Diesel or petrol: which is cheaper in 2026?
Per litre, diesel now costs more than petrol, but it consumes less: per kilometre it stays slightly cheaper — and it only truly pays off if you cover a lot of km a year.
Today’s self-service prices: petrol €1,953/L · diesel €2,029/L · LPG €0,799/L (Osservaprezzi Carburanti — MIMIT, 2026-05-29).
What 100 km cost, today
| Fuel | Price €/L | Ref. cons. | Cost / 100 km |
|---|---|---|---|
| Petrol | €1,953 | 6,5 L | €12,69 |
| Diesel | €2,029 | 5,5 L | €11,16 |
| LPG | €0,799 | 8,5 L | €6,79 |
Cost computed on today’s real prices and a reference consumption (petrol 6.5 · diesel 5.5 · LPG 8.5 L/100km). Your real consumption shifts the result.
How to choose today
For years diesel had two advantages: cheaper per litre and lower consumption. Today the first is gone — diesel at the pump costs more than petrol, partly due to higher excise duties. The second remains: a diesel engine covers more km on the same litre, so per kilometre it can still cost a little less. But the margin has narrowed.

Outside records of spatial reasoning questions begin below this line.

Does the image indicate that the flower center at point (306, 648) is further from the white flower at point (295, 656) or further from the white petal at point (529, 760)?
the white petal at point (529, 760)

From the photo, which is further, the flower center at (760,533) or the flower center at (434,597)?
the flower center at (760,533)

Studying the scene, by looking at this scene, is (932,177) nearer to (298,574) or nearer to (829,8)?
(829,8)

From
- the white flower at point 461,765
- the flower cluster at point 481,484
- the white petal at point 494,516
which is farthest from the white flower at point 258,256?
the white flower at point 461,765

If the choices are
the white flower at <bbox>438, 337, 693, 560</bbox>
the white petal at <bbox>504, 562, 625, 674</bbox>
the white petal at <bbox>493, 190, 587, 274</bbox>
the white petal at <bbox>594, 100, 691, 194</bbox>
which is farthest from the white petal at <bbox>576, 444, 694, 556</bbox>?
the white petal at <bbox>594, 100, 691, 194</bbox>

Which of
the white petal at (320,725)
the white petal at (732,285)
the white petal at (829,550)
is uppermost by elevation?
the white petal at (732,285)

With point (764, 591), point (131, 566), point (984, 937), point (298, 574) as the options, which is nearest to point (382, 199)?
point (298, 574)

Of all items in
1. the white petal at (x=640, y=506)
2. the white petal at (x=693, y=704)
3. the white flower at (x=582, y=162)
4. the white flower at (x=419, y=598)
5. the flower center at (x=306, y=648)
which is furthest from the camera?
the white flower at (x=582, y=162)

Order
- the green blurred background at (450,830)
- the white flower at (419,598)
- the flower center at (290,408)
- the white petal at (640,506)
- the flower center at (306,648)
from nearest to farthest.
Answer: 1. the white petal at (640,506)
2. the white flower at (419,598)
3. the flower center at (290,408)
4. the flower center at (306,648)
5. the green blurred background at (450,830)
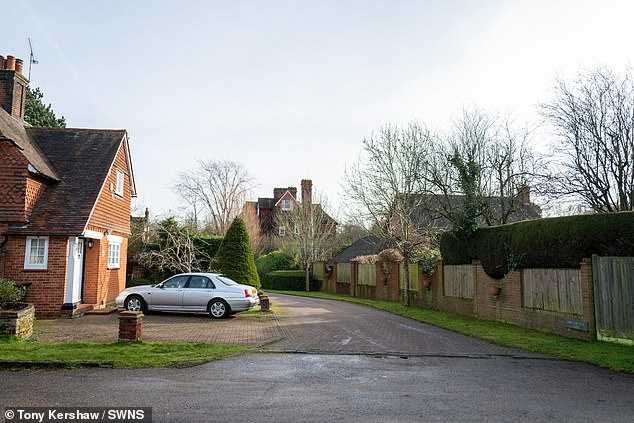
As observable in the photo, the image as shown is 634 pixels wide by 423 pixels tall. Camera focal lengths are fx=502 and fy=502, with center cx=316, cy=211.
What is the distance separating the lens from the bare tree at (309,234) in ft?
134

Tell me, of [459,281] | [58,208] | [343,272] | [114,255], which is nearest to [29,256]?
[58,208]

Diesel pays off if you drive a lot: above ~15-20,000 km a year, lower consumption (and the once-lower price) repays the higher purchase price and often higher road tax. Below that, and for mostly urban use, petrol — or a petrol hybrid — is usually the cheaper, less troublesome choice (many cities restrict older diesels).

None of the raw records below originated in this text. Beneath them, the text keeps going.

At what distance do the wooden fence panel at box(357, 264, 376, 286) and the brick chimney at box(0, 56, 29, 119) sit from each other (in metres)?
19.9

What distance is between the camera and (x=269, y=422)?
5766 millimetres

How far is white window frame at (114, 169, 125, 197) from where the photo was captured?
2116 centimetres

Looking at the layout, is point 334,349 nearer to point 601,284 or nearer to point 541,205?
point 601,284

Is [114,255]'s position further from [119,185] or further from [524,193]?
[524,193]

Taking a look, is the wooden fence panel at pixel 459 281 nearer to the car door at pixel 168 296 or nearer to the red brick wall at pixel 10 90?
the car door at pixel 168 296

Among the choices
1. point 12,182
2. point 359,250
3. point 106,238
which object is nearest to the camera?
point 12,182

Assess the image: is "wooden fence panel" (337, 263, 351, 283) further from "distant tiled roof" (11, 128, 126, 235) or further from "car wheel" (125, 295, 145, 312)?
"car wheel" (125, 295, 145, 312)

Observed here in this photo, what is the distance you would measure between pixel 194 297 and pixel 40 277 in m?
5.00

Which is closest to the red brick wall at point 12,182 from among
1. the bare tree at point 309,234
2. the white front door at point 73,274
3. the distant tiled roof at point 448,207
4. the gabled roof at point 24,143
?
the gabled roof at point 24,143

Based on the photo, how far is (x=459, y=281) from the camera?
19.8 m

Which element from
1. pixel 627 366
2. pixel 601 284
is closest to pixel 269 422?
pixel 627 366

If your car is compatible and you drive a lot, LPG beats both per kilometre, against the conversion cost: see the dedicated calculator. Either way, the price per litre changes constantly: the table above uses today’s official data, but for the exact price near you, check the app.

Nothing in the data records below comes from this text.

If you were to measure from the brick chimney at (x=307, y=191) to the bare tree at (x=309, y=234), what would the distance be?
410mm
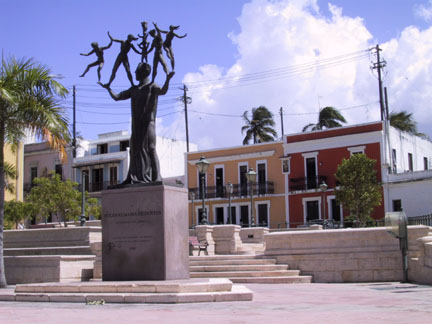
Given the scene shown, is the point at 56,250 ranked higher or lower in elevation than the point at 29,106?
lower

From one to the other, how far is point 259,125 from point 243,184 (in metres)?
11.7

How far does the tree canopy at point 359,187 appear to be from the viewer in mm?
37500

Frequently asked questions
Is diesel or petrol cheaper in 2026?
At today’s prices (petrol €1,953/L, diesel €2,029/L) diesel costs more per litre. Per km, with a diesel’s lower consumption, it works out slightly cheaper — so diesel mainly pays off above ~15-20,000 km a year.
Why does diesel cost more than petrol now?
The historic diesel discount has eroded: excise duties on diesel have risen and demand patterns changed, so at the pump diesel is now typically above petrol — reversing the long-standing gap.
From how many km a year does diesel pay off?
As a rule of thumb, above ~15-20,000 km a year, where the lower consumption offsets the higher purchase price and road tax. Below that, petrol (or a petrol hybrid) is usually the better deal.